The glFinish() is still in place in KisOpenGLCanvas2::paintGL, but it's usually no longer called (only very sporadically like once per minute and during startup).
The logic extends KisOpenGLCanvas2::isBusy to usually work around having to call glFinish(). It does this by tracking the texture upload status using an Apple specific call for tracking the texture status.
A major problem is that I cannot verify this solution as I can no longer reproduce the original problems with removing glFinish() altogether. I did see the problems sporadically happening two weeks ago but can no longer see them on any of the three Macs I test with. I also tried bisecting git up to August without success. I still believe there is a problem so I would suggest against removing glFinish() altogether at this point. I wonder if we could seed this to other Mac users.
As for the benefit, glFinish() currently takes about 10% in the main thread (that takes about 50% of the total load), which means about 20% of the time in the main thread is blocked inside glFinish() on OS X, which is a problem for event consumption.
Other things I tried and abandoned:
(1) Blocking texture upload altogether if an update event has been scheduled via QT so that paintGL will never be in a wait state. This added complex, brittle logic and sporadically failed to upload textures for reasons I do not understand.
(2) Using a standard OpenGL fence for detecting when the texture upload is finished; this did not work as the fence did not get signaled, neither with glFlush() before or after the fence.

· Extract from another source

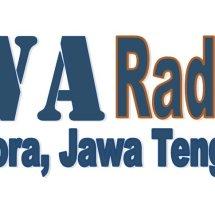 WA Radio
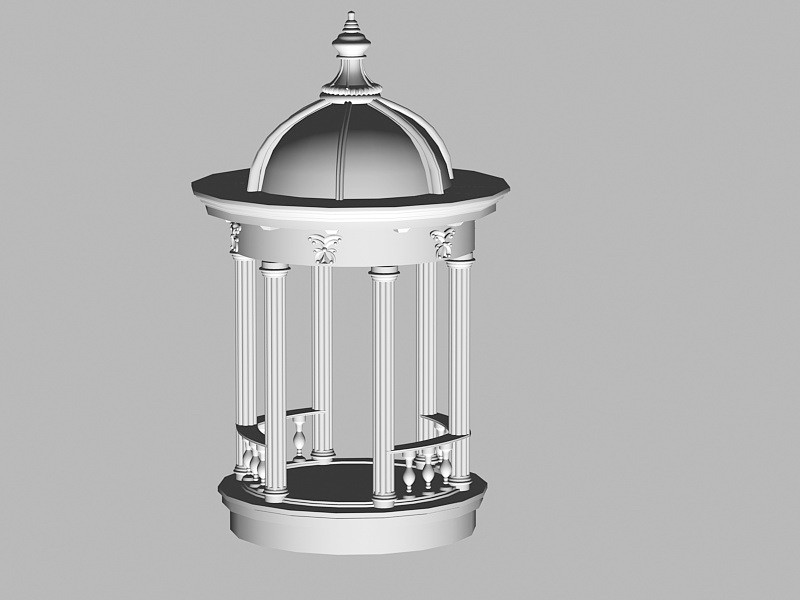 Roman Pavilion 3d rendering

(3) Using double buffering (i.e. two textures for each tiles). This sounds like a charming idea at first until you recognize that you need to accumulate changes, i.e. if you have two double buffered textures T1 and T2, the changes that arrive for T1 need to be later reapplied to T2 in addition to the changes for T2. The logic gets complex very soon.

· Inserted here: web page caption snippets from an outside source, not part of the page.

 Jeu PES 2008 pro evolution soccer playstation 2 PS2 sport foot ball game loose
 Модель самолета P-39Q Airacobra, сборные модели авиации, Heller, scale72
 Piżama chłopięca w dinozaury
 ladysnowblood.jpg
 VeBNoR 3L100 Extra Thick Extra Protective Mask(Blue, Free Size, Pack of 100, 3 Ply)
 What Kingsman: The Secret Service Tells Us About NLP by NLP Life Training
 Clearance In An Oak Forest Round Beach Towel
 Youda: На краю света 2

(4) Moving the OpenGL rendering to a separate thread. Basically not possible as long as QT hogs the OpenGL contexts for its compositing of widgets in an unpredictable manner. I also investigated moving the whole OpenGL context into its own QOpenGLWindow but that had lots of other problems.
(5) Moving the fence done detection logic to a separate thread to work around polling. Only possible on platforms that support multithreading with OpenGL and shared contexts. You would need a shared OpenGL context that shares fences with the main context. You also need to duplicate the whole polling logic for platforms that do not support it. After two days of investigating this, this seemed like a whole lot of effort for very little benefit.